The rest could only be comprehended by inches. The woman that had been pregnant, the one she had spied with Edam at the party, was kneeling down over a pile of open entrails. Ana tried to spot a sensible body through the haze of gore, but nothing could be made of it. Instead her eyes were driven to the woman’s opened belly.
She had slit herself open like a fish. Shreds of dress and stretched, bloodied skin had fallen to the ground. And the knife – the knife still sawed away, ripping open her insensate body. She looked up at them, and then to the washerwoman, and tore away the mask with one hand, revealing her face in full. There was some horrible lithic thing in her – not quite a stone – it lived and pulsed like an organ yet looked at the same time hard, a roiling gray-red ocean of flesh where her entrails ought to have been. Dark circles ensconced her wild eyes, which rolled back like those of a dog. As if on cue the washer-woman cried out and vomited as the woman angled her knife further into her belly.
She stared over to the woman’s stunned distress before laughing with a perverse glee, a high-pitched, unnatural cackle. Ana knew at once what she was – a redblooded vampire. Nothing else could explain it.

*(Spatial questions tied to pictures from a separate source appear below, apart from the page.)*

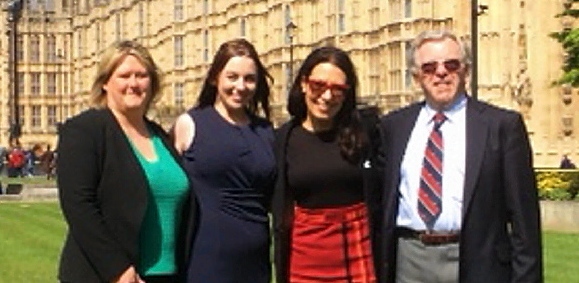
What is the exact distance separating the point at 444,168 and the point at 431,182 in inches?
4.1

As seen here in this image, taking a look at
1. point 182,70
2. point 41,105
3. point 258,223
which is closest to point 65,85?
point 41,105

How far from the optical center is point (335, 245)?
7.68 m

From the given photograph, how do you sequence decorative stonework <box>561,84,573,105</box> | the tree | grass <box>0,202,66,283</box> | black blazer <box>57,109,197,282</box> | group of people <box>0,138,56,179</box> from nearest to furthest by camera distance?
black blazer <box>57,109,197,282</box> → grass <box>0,202,66,283</box> → the tree → decorative stonework <box>561,84,573,105</box> → group of people <box>0,138,56,179</box>

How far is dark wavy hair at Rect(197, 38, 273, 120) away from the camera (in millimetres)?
7848

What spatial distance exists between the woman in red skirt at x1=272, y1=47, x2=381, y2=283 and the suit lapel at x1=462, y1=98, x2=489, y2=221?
0.61 m

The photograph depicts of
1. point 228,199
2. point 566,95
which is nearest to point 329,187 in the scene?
point 228,199

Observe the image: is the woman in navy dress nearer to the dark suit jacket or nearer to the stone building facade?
the stone building facade

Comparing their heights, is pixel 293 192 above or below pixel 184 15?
below

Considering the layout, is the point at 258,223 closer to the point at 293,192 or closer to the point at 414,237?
the point at 293,192

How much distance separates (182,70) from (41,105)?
19818 mm

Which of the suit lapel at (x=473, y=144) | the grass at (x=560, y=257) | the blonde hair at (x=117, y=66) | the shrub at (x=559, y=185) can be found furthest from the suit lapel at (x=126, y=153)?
the shrub at (x=559, y=185)

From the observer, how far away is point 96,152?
23.1ft

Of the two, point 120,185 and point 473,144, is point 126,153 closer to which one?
point 120,185

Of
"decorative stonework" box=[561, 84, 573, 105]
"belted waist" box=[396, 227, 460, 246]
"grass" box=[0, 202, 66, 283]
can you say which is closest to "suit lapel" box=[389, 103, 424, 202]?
"belted waist" box=[396, 227, 460, 246]
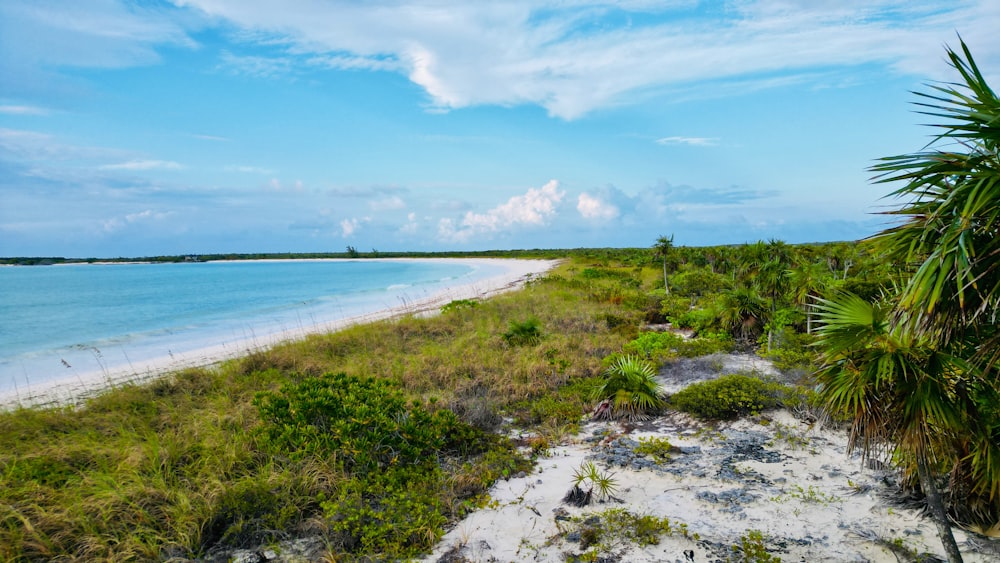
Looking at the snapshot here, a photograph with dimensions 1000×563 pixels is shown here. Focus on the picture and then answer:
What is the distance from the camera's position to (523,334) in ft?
43.3

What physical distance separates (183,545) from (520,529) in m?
3.29

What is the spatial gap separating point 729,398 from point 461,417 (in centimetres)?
449

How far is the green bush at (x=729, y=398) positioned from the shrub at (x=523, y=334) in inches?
201

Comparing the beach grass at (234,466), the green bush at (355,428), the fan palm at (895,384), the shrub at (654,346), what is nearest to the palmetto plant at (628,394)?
the beach grass at (234,466)

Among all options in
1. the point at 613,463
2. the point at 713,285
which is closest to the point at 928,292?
the point at 613,463

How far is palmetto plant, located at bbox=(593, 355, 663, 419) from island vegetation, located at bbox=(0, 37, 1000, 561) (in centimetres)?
3

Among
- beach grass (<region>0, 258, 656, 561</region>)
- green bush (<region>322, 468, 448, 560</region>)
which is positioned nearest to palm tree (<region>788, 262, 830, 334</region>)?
beach grass (<region>0, 258, 656, 561</region>)

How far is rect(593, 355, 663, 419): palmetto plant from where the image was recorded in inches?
320

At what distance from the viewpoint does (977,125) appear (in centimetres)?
320

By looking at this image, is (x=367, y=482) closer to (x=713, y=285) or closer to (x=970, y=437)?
(x=970, y=437)

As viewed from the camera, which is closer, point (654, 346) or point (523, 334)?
point (654, 346)

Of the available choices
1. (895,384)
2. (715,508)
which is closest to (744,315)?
(715,508)

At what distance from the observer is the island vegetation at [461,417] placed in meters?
3.53

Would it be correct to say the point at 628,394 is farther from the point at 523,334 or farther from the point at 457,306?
the point at 457,306
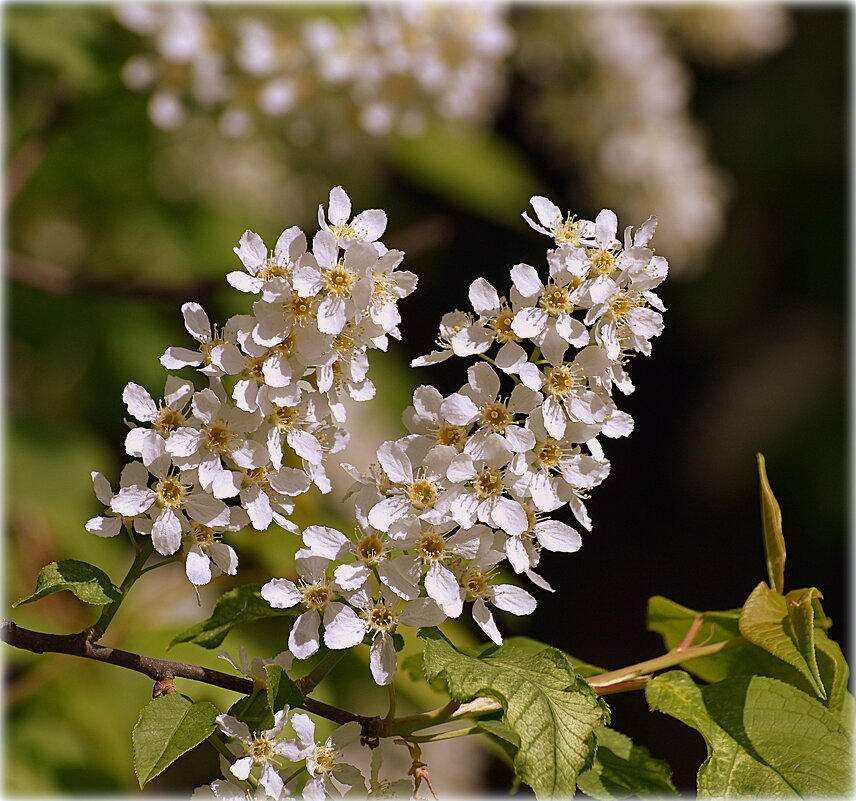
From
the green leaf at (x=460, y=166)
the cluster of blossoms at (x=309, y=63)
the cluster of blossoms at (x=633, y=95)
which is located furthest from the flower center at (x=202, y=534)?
the cluster of blossoms at (x=633, y=95)

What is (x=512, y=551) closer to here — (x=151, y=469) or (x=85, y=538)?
(x=151, y=469)

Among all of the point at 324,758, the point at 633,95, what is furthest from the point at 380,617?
the point at 633,95

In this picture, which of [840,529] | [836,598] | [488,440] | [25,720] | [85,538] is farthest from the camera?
[836,598]

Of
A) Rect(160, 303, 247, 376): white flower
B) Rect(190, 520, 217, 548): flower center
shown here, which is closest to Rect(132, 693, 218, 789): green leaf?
Rect(190, 520, 217, 548): flower center

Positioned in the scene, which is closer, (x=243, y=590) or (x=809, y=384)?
(x=243, y=590)

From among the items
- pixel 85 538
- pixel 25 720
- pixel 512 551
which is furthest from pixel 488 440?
pixel 85 538

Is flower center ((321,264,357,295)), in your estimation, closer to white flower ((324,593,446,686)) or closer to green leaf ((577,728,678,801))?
white flower ((324,593,446,686))
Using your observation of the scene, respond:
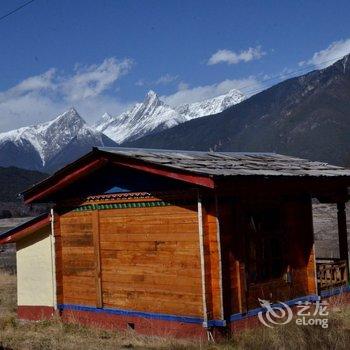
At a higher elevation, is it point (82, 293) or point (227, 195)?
point (227, 195)

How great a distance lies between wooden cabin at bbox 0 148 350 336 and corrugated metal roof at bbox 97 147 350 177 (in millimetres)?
35

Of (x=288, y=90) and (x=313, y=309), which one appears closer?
(x=313, y=309)

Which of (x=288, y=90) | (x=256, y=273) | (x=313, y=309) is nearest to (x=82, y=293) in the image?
(x=256, y=273)

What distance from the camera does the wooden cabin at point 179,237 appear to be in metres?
9.39

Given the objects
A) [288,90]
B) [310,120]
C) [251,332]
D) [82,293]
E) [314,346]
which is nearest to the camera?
[314,346]

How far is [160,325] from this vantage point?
32.9ft

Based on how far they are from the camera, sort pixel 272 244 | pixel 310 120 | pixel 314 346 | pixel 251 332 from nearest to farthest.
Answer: pixel 314 346 < pixel 251 332 < pixel 272 244 < pixel 310 120

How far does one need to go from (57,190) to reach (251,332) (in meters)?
5.10

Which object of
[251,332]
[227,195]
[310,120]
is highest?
[310,120]

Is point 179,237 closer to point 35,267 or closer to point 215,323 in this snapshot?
point 215,323

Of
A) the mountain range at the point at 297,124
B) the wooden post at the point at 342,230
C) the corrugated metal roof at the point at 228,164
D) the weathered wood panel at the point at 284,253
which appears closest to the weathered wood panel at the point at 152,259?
the weathered wood panel at the point at 284,253

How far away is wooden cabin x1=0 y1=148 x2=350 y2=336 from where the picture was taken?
9391 millimetres

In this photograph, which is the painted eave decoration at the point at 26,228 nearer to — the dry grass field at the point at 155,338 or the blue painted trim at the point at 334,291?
the dry grass field at the point at 155,338

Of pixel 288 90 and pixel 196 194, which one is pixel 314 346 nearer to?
pixel 196 194
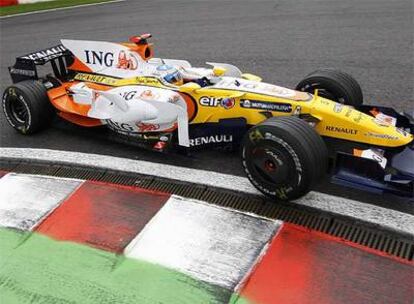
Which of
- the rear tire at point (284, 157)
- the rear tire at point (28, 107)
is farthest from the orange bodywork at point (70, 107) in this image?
the rear tire at point (284, 157)

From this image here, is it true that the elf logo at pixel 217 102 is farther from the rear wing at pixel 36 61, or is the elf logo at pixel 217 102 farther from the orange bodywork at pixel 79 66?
the rear wing at pixel 36 61

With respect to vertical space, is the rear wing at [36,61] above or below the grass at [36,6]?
above

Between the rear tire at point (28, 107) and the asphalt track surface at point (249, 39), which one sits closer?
the rear tire at point (28, 107)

It was one motion to move her pistol from its position at her hip to the ready. Another to cock the flint. Another to pull the trigger. It happened so automatically that Ana did not even think to consider what the vampire’s goal was in cutting her belly open.
What happened next was equally hard to process. The powder-smoke blew away in the evening breeze as the vampire-woman writhed on the street, twitching and spitting. The gray sac of her belly seemed to twitch again around the still-smoking hole in it. Then, it deflated like a skein of water being emptied. A beady black head emerged from the open wound before stubby chitinous legs and a bloodied proboscis, and more emerged from beneath her where the bullet had exited. Dozens of them. Some were so small as to only be little black dots, coated in a wet amniotic fluid; some so large as to be the size of a man’s clenched fist.
They were ticks. All of them were ticks. They swarmed over the pavement in a sticky black cloud, inching closer on stubby legs. She clambered to a standing position before cutting the rest of what remained of her belly loose, her legs and skirt thoroughly soaked in gore. She rolled her neck as if this was some kind of routine for her.
“No manners,” she yelled across to them, “Not letting me introduce you to my children myself. Oh well. I hope you enjoy playing with them!”
As the arachnids advanced, the woman turned tail and began to run, no longer weighed down by her offspring. The man took the antler from his mask and wielded it like a blade in one hand, before bearing down on them, just as sure as the vermin.